When you find the line with "マキタ【makita】18V125mm充電式ディスクグラインダ 本体のみ GA518DZ★【電池・充電器・ケース別売】" among the records below, reproduce it and each line after it exactly, ending with the line with "2 Mill Palestine Bronze".

EXERCISE MATERIALS »

• • • • •

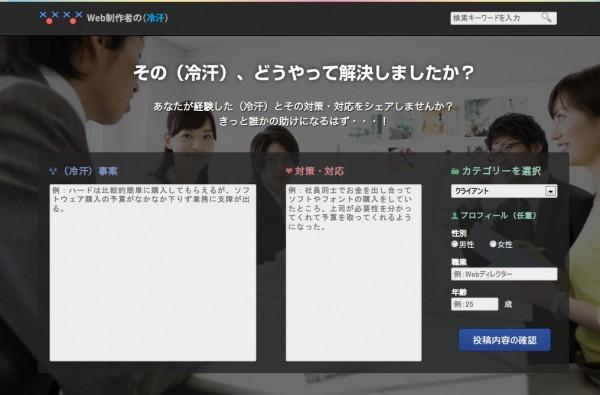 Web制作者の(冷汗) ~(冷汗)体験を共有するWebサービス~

• • • • •

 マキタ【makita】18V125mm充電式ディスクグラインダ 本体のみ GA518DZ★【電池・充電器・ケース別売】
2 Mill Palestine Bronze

• • • • •

WRITTEN RESPONSE »
 マキタ【makita】18V125mm充電式ディスクグラインダ 本体のみ GA518DZ★【電池・充電器・ケース別売】
2 Mill Palestine Bronze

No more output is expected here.